**Textauszug**
Simone Saalmann arbeitet seit 1999 als Projektleiterin für ADAC Verbraucherschutz-Tests. Wie viel Arbeit in den Tests von Tunneln, Radwegen oder Autobahn-Raststätten steckt, und warum die beste Vorbereitung nicht vor bösen Überraschungen schützt.
“Meine Arbeit als Projektleiterin Test ist etwas sehr Sinngebendes. In den letzten Jahren hatte ich oft das Gefühl, dass ich etwas bewirken und zum Guten verändern konnte.
Nicht zuletzt auch wegen unserer Tunneltests führte die EU zum Beispiel Mindest-Sicherheitsstandards ein, durch die viele Tunnel nachgerüstet wurden. Beim Test 2015 schnitten alle von uns geprüften Tunnel daraufhin mit ‘gut’ oder ‘sehr gut’ ab.
Saubere Autobahn-Raststätten dank ADAC Tests
Richtig verbessert hat sich auch die Situation auf den Autobahn-Raststätten. Dort war es früher oft gruselig. Inzwischen hat sich gerade in der Hygiene und beim Essen viel getan. Auch die Barrierefreiheit und Familienfreundlichkeit sind jetzt auf den meisten Raststätten kein Thema mehr. Wenn ich meine Testdaten von früher und heute vergleiche, sehe ich wirklich gute Vorher-Nachher-Ergebnisse.

**Aufgaben**
a: Gib aus dem Text über die ADAC-Tests den Abschnitt wortgetreu wieder, beginnend bei „Simone Saalmann arbeitet“ und endend bei „Guten verändern konnte.“.
b: Setze den Text über die ADAC-Verbraucherschutz-Tests nach seinem letzten Satz fort.
Das Material hat keinen Bezug zum Text.

**Angezeigte Daten**
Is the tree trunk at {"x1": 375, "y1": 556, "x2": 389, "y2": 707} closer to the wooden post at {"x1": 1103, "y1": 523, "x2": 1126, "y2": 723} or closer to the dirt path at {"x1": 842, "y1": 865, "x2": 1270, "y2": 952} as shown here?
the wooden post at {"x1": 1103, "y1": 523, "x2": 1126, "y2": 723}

**Schriftliche Antworten**
a:
Simone Saalmann arbeitet seit 1999 als Projektleiterin für ADAC Verbraucherschutz-Tests. Wie viel Arbeit in den Tests von Tunneln, Radwegen oder Autobahn-Raststätten steckt, und warum die beste Vorbereitung nicht vor bösen Überraschungen schützt.
“Meine Arbeit als Projektleiterin Test ist etwas sehr Sinngebendes. In den letzten Jahren hatte ich oft das Gefühl, dass ich etwas bewirken und zum Guten verändern konnte.

b:
Bei meinem jüngsten Test ging es um Radwegbreiten. Ich verstehe, dass die Kommunen den vorhandenen Platz nicht so leicht zwischen Fußgängern, Auto- und Radfahrern aufteilen können. Gerade in Städten ist der Platz oft sehr begrenzt. Man sieht, dass viele trotzdem schon einiges für den Radverkehr getan haben. Aber in Anbetracht des ständig wachsenden Radverkehrs besteht weiterer Handlungsbedarf.
Die Tests werden mit externen Experten entwickelt
Die vielen Tests mache ich natürlich nicht alleine. Als erstes arbeite ich mich durch Richtlinien, Fakten, Gesetze und spreche mit Fachleuten. Dann suche ich das jeweils passende Ingenieurbüro, das den Test nach unseren Maßstäben durchführt. Diese externen Kollegen erarbeiten mit uns zusammen auch die Testmethodik.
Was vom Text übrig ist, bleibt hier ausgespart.